Although researchers focus on the reduction of negative effects of the wall, this approach may reduce success in the learning phase. The use of micro-Doppler methods would be appropriate for imaging and detection; the tests would need to be deepened for classification. Preprocessing is applied with the assumption that the wall is constant, and filters will destroy some valuable data on the environment.
The influence of the permeability parameter in the tests is clearly observed. For example, it can be said that the classification success rate has been slightly reduced because there are fewer signals from especially plastered brick walls with lower permeability.
In the tests and experiments, the micro movements which are more difficult to detect by the conventional methods and the macro movements whose effects are observed on the whole frequency band are evaluated separately. Macro movements which reduce valuable information about the environment behind the wall have reduced the classification success. However, increasing the amount of data in the learning and training process will reduce this effect. Thus, by increasing the training data, similar high classification accuracy has been achieved for both micro and macro movements as seen in Table 5.
This study focuses on the assessment of the classification of the SFCW radar (as a form of UWB radar) signals in order to detect the absence of a human and the human posture using CNNs. In the literature, there are techniques and methods using micro-Doppler signatures and the slow time data of target movements. However, in this study, long-term data are not needed, and classification is done instantaneously. Consequently, remarkable results have been obtained with this study, which is the first (to the best of the authors’ knowledge) in the scope of using CNN to classify raw data obtained from through-wall radars without both detailed preprocessing and slow time data.
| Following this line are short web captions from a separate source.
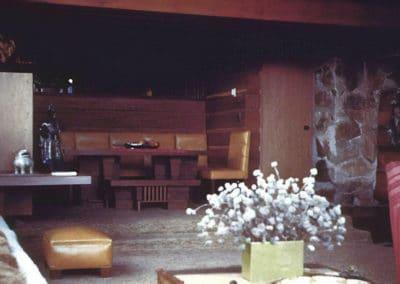 Rose Pauson House - Frank Lloyd Wright 1939 (26)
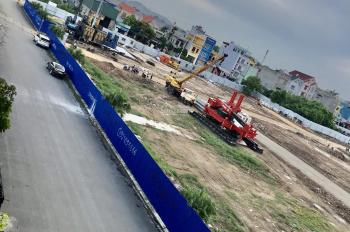 Nhận thiện chí các căn hộ tại dự án Pruksa Town - Giai đoạn 2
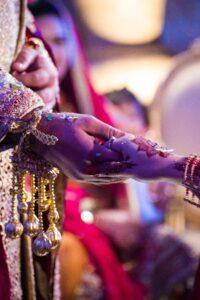 Cerimonie di matrimonio acattoliche
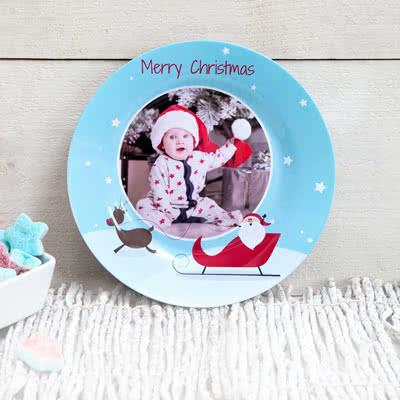 leuke kerstcadeautjes voor kinderen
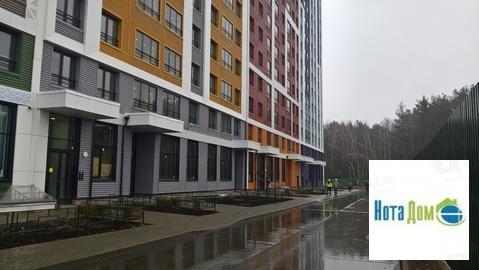 Продаётся 1-комнатная квартира по адресу Старокрымская 15к2 - Фото 2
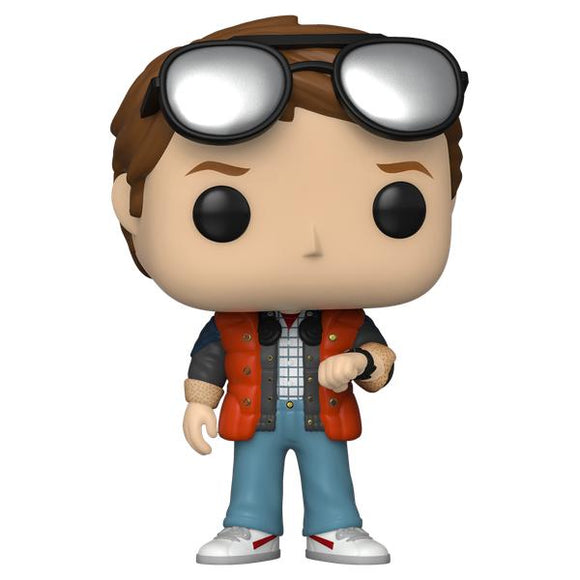 Back To The Future - Marty checking watch Pop! Vinyl SD20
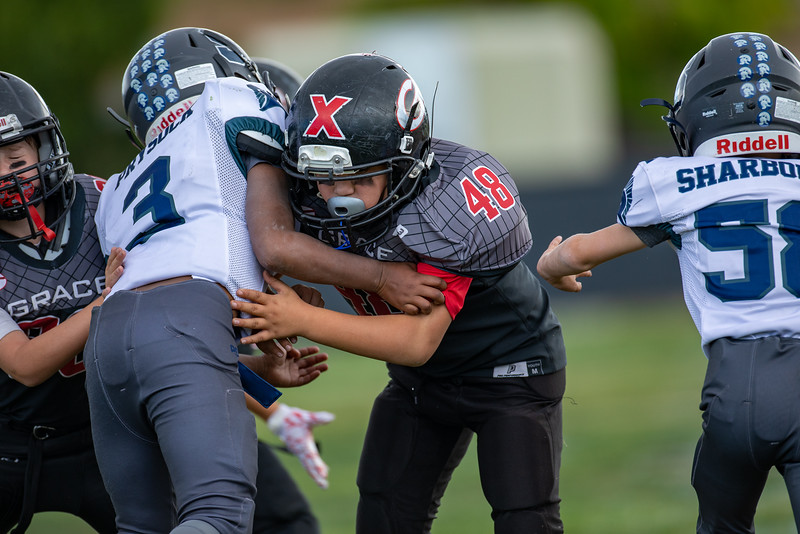 20191102_Bantam_vs_Saugus (Playoffs)_54132.jpg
SFCW radar signals of the generated test scenes are obtained using a VNA, and after constructing the dataset by utilizing the readings, it is used to classify the presence of the human and the human posture whether he/she is standing or sitting by using CNN.
In another form of UWB, frequency-modulated continuous wave (FMCW) radar signals could be used as the data source for CNN. Since SFCW radar techniques have benefits including high mean transmitter power and high receiver sensitivity, the SFCW radar has been used in this study.
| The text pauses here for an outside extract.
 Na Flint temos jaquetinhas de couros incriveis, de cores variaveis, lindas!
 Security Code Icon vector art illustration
The proposed approach achieves remarkable and successful results without detailed preprocessing operations used in the traditional approaches. Future works include the usage of synthetic aperture radar (SAR) for dataset construction, evaluating the performance of different kinds of deep learning classifiers for the study concept.
The data used to support the findings of this study are available from the corresponding author upon request.
Conflicts of Interest
The authors declare that they have no conflicts of interest.
The authors would like to thank the STM Savunma Teknolojileri Mühendislik ve Ticaret A.Ş. company for their cooperation and support.